Once this is completed, then the candidate must participate in an in-person interview. If the candidate is subsequently admitted as a postulant, he must then make formal petition and take the clerical oath kneeling before the throne of his Bishop with his hands placed on the Book of Gospels. At this point he is admitted as a Minor Seminarian at the Patriarchate's official seminary, Pontifical Georgian College. The Minor Seminary program is approximately 2 years long. It may be done during the junior and senior year of the candidate's regular bachelor's program at another university or else after graduation if he already possesses a baccalaureate degree. Typically new seminarians are presented wearing lay attire to their Bishop, who blesses their clerical cassock and invests them with it.

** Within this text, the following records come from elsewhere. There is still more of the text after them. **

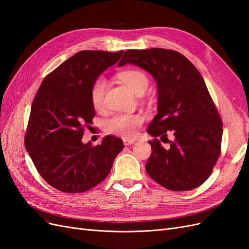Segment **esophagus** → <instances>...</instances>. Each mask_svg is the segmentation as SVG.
<instances>
[{"instance_id":"esophagus-1","label":"esophagus","mask_w":249,"mask_h":249,"mask_svg":"<svg viewBox=\"0 0 249 249\" xmlns=\"http://www.w3.org/2000/svg\"><path fill=\"white\" fill-rule=\"evenodd\" d=\"M135 142V139H124V145H131Z\"/></svg>"}]
</instances>
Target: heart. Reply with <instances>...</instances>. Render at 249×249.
<instances>
[{
	"instance_id": "b5f03b06",
	"label": "heart",
	"mask_w": 249,
	"mask_h": 249,
	"mask_svg": "<svg viewBox=\"0 0 249 249\" xmlns=\"http://www.w3.org/2000/svg\"><path fill=\"white\" fill-rule=\"evenodd\" d=\"M118 79L133 93L139 96L144 94L149 86V79L146 73L138 70H126L119 72ZM107 86V81L100 77L93 82L90 88V102L95 110L104 107ZM142 123L143 117L138 114H114L105 122V130L109 134L131 138Z\"/></svg>"
}]
</instances>
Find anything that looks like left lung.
<instances>
[{
	"instance_id": "1",
	"label": "left lung",
	"mask_w": 249,
	"mask_h": 249,
	"mask_svg": "<svg viewBox=\"0 0 249 249\" xmlns=\"http://www.w3.org/2000/svg\"><path fill=\"white\" fill-rule=\"evenodd\" d=\"M126 63L148 71L158 85V114L147 133L155 139L145 165L148 176L172 191H189L211 176L221 153L222 120L201 74L180 53L168 49L127 50ZM171 133L173 141L167 135ZM157 137L171 145L165 150Z\"/></svg>"
}]
</instances>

During Minor Seminary, the postulants typically are eligible to become clerics through the conferral of First Tonsure after their first year, and then to be ordained as Porters 6 months to a year later. Each level of ordination requires a formal petition and oath to be taken upon the Book of Gospels, kneeling in front of the throne of the candidate's Bishop. After Minor Seminary, the successful student receives the degree of Diplomate of Sacred Theology and enters Major Seminary.

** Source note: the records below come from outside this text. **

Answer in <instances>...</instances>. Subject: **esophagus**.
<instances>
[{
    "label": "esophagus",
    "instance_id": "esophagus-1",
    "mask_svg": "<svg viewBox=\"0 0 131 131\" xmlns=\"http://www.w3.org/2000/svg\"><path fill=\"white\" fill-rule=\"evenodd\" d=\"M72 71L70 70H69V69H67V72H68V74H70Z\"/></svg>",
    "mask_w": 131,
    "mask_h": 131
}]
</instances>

The Major Seminary program is approximately 4 years long. Training includes theology, Latin, canon law, pastoral work, homiletics, pastoral counseling, history, liturgy, and more. After the first year, successful seminarians are usually ordained to the next two Minor Orders, Lector and Exorcist. Six months later they enter the Sub-Diaconate. Before being ordained to the Sub-Diaconate, the cleric must also take a practical examination in which he demonstrates proficiency, devotion, and competence in the liturgical duties of a Sub-Deacon. Once ordained as Sub-Deacons, the laws of the Patriarchate forbid marriage if the cleric is not already married.

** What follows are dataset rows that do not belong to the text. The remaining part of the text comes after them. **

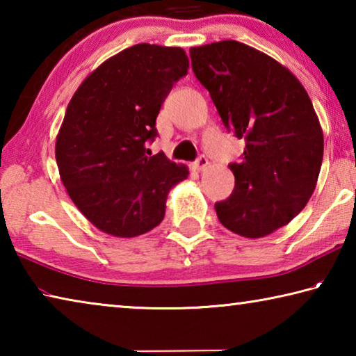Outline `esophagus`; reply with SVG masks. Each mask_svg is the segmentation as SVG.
Here are the masks:
<instances>
[{
	"label": "esophagus",
	"mask_w": 356,
	"mask_h": 356,
	"mask_svg": "<svg viewBox=\"0 0 356 356\" xmlns=\"http://www.w3.org/2000/svg\"><path fill=\"white\" fill-rule=\"evenodd\" d=\"M207 165H209L207 156H206V155H200V156H197V159H196L195 163H193V168H195L196 171H202L204 168H207Z\"/></svg>",
	"instance_id": "obj_1"
}]
</instances>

After three years of Major Seminary (5 years of study including Minor Seminary), the Sub-Deacons are eligible to be considered for admission to the Major Holy Order of Deacon. This requires another practical examination in the liturgical duties of a Deacon, a written liturgical exam, a written General Ordination Exam, and an interview. These Deacons are often called "transitional" Deacons because they are planning to become Priests.

The Sacred Vessels are presented to a new priest at his ordination.

In the final year of Major Seminary, the Deacons intensify their studies directly for a ministry as a Priest. Upon successful completion, they receive the degree of Licentiate of Sacred Theology. Then they are eligible to make a formal petition for admission and ordination to the priesthood. Deacon-Candidates for the priesthood are also required to pass both a written and a practical liturgical examination on all sacramental duties of priests, a written General Ordination Examination, and an oral exam before a Board of Examining Chaplains. The final decision of ordination is made by the Deacon's Bishop. The successful Deacon is then ordained to the priesthood. In the ancient rites of ordination, the new priest prostrates before the altar and receives the laying on of hands. His palms are anointed for the sacred work he is to perform, and the Sacred Vessels of the Holy Mass are presented.

Becoming a cleric at any level, especially a priest, is not easy. It is not and cannot be an overnight endeavor. He who seeks Holy Orders through the path of least resistance does himself a great disservice and harms those whom he otherwise could help. Men with a true vocation seek constantly to make themselves better and to study, that their knowledge may benefit the salvation of others. Seminary is not the end. Priests are required by canon law to continue studying in their vocation on their own.

So there you have it. This is what it takes to become a true priest through the Patriarchate of St. Stephen. It is not an easy path. Many are called - few are chosen.